Scraped caption text data:
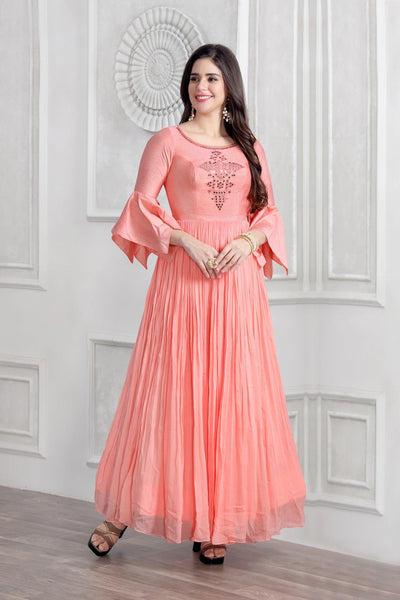 Peach Mirror Work Floor Length Anarkali Gown - Model 1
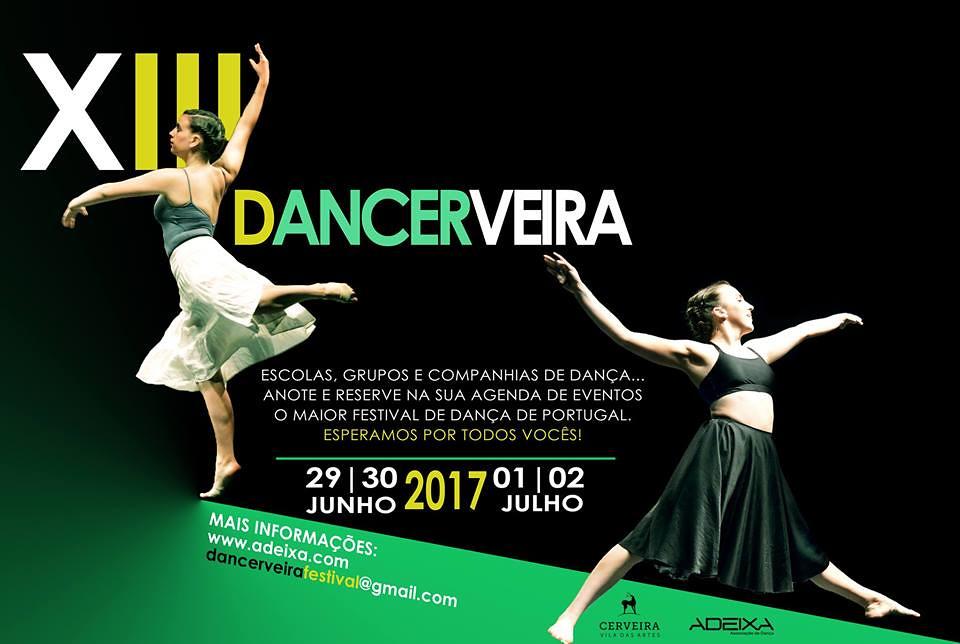 DANCERVEIRA 2017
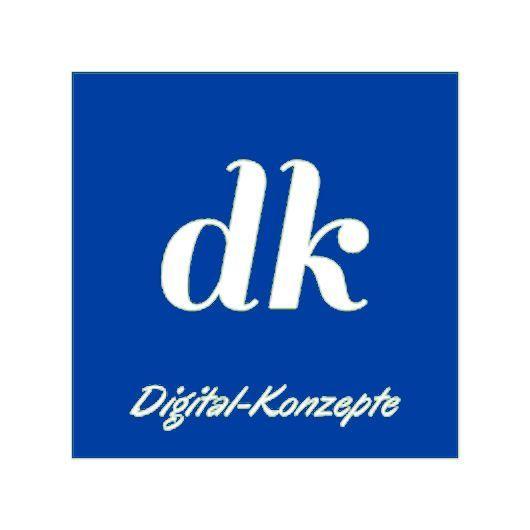 Digitaler Wandel - Digitale Transformation –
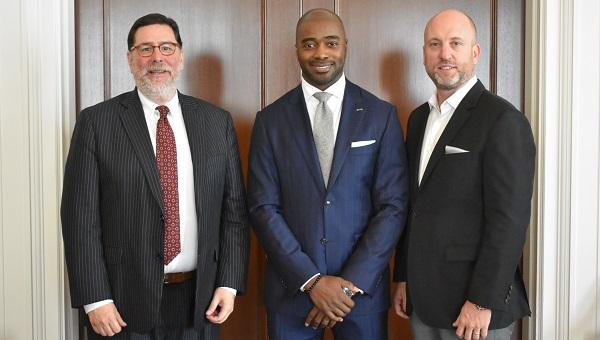 Pittsburgh Mayor Bill Peduto, Curtis Martin and Dan Towriss, CEO of Group1001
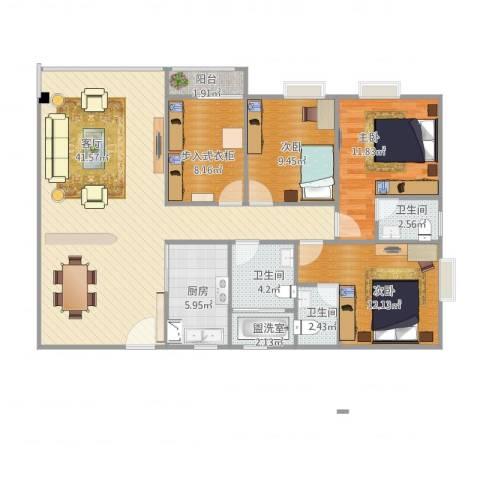 幸福花园2期C3室3厅3卫1厨139.00㎡户型图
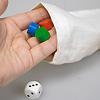 クイップス:ルール1:数サイコロの数だけ、袋の中からコマを取ります。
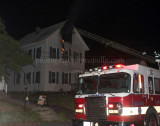 Leominster MA 1 Alarm Fire Aug 8,2010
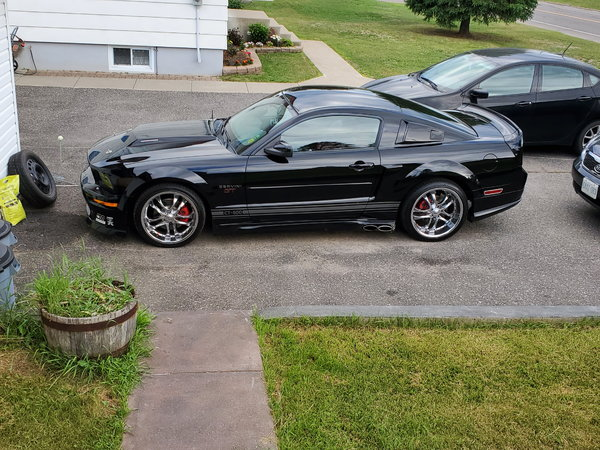 2005 Ford Mustang  for Sale $20,000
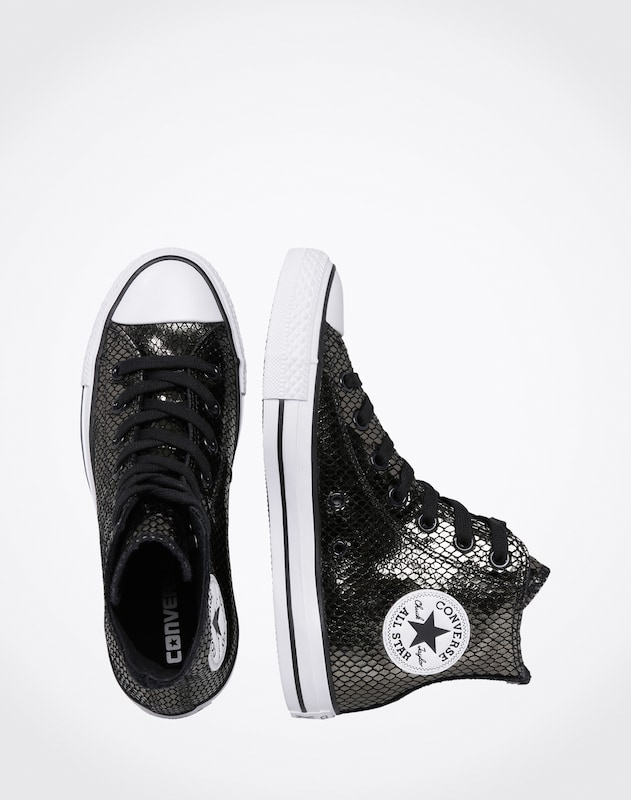 CONVERSE Sneaker high 'Chuck Taylor All Star-Hi'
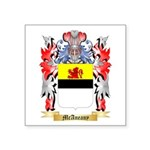 McAneany Square Sticker 3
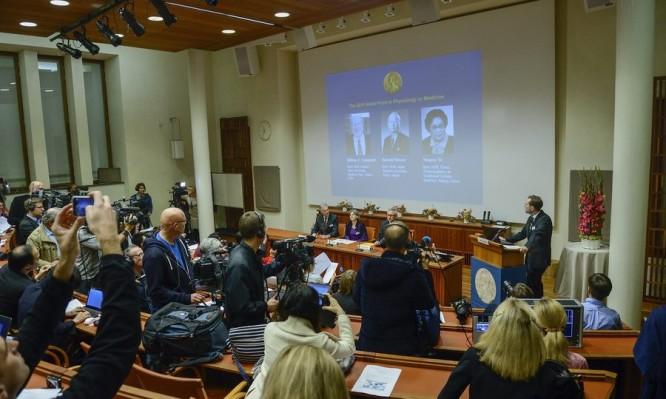 Nobel laureates in medicine or physiology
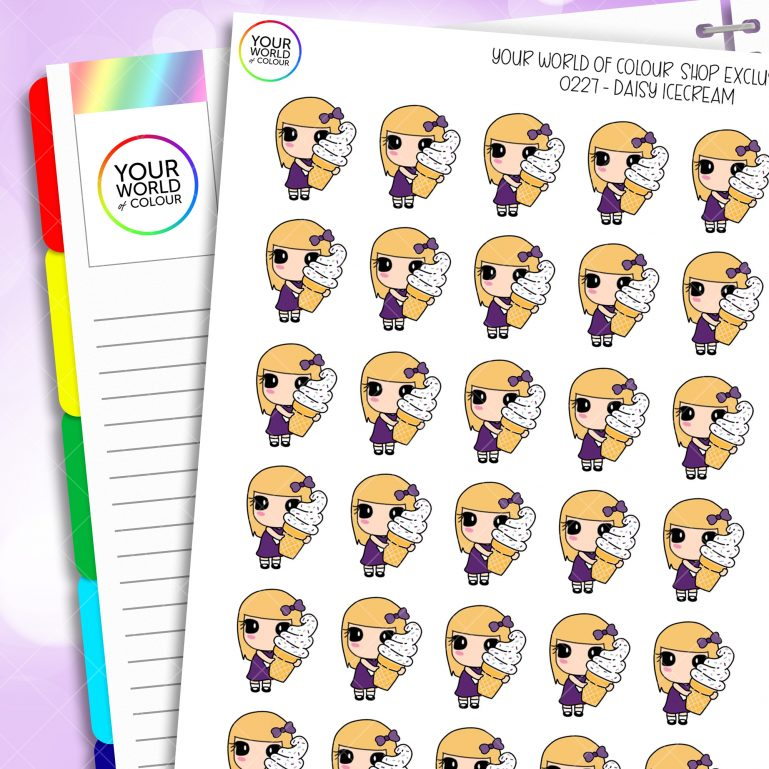 Ice Cream Daisy Character Planner Stickers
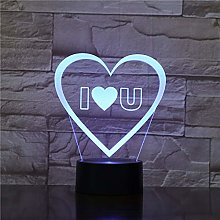 Colorful I Love You 3D Vision Table Lamp Love and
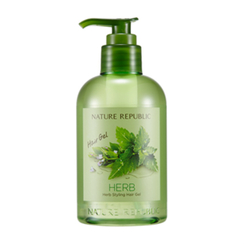 Nature Republic - Herb Styling Hair Gel 300ml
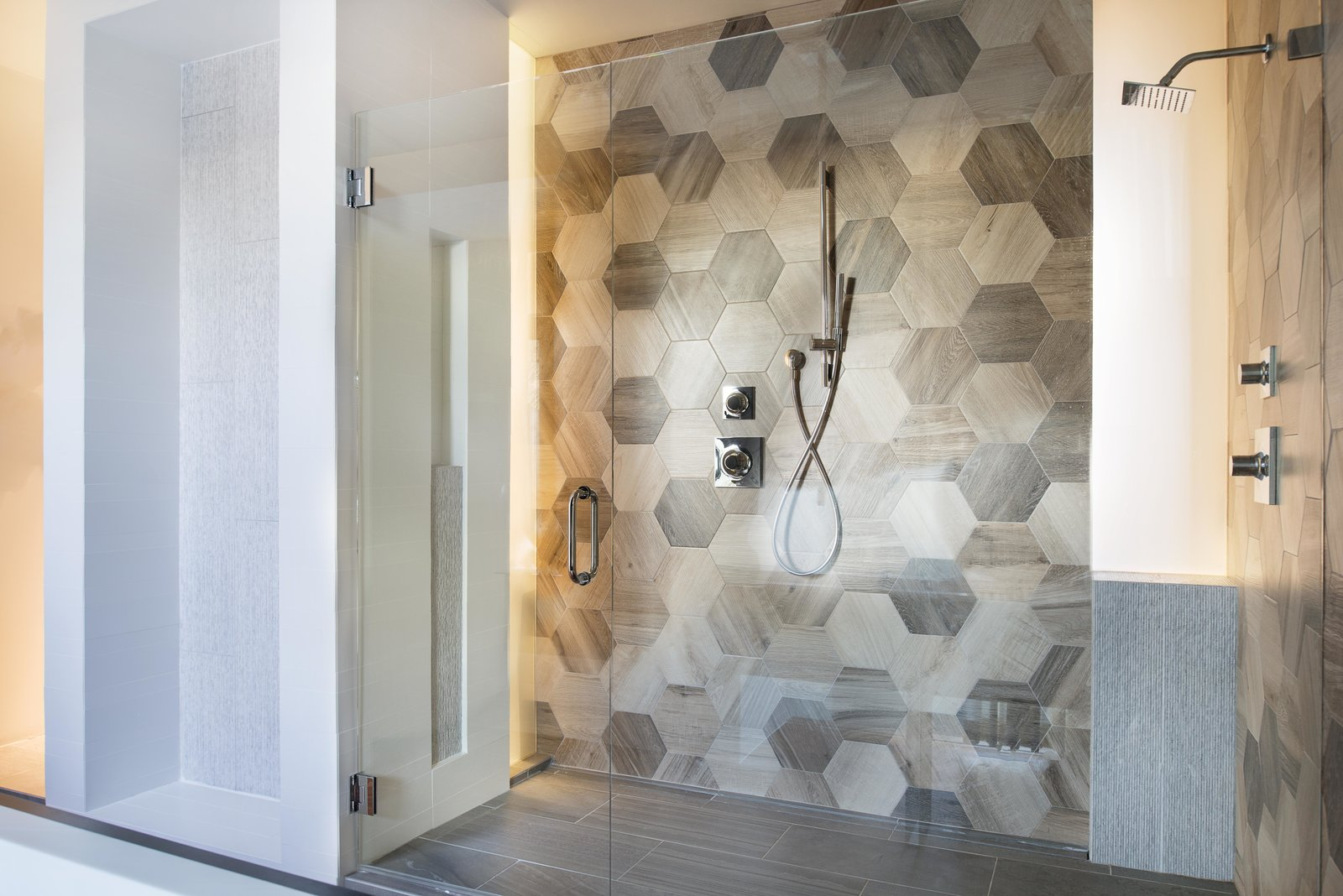 Master shower with hexagonal faux wood tiles Tagged: Bath Room, Full Shower, and Ceramic Tile Floor.  Alaska House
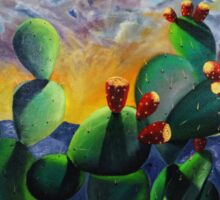 Original New Mexico cactus painting with a bold colorful sky and prickly pear fruit with the sandia mountains. Sticker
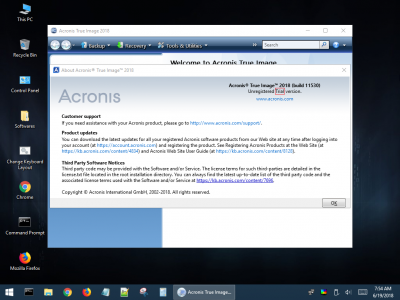 HBCD PE - Acronis About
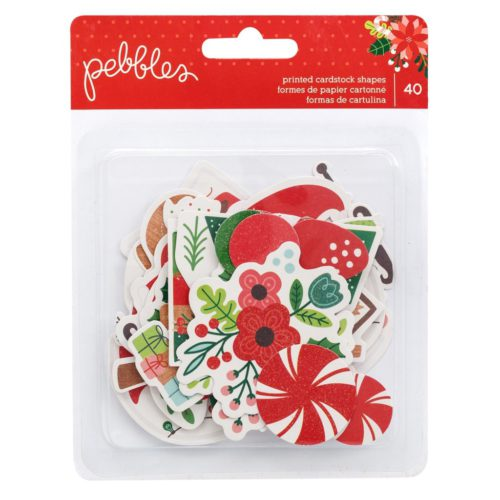 Die Cuts para scrapbooking Cozy & Bright de Pebbles
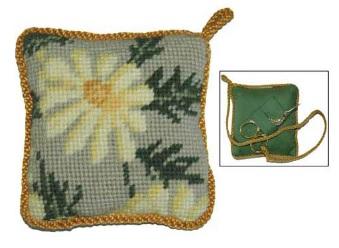 Marguerite Pin Cushion/Scissor Keep kit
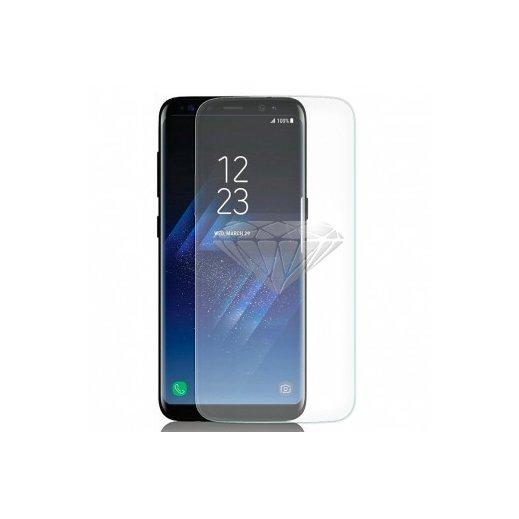Protector Cristal Templado Samsung S8 - Foto 1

### Problem details
Using the entries above, repeat exactly the lines from the one with "2005 Ford Mustang" to the one with "Master shower with", both included, and leave the pictures behind.

### Task result
 2005 Ford Mustang  for Sale $20,000
 CONVERSE Sneaker high 'Chuck Taylor All Star-Hi'
 McAneany Square Sticker 3
 Nobel laureates in medicine or physiology
 Ice Cream Daisy Character Planner Stickers
 Colorful I Love You 3D Vision Table Lamp Love and
 Nature Republic - Herb Styling Hair Gel 300ml
 Master shower with hexagonal faux wood tiles Tagged: Bath Room, Full Shower, and Ceramic Tile Floor.  Alaska House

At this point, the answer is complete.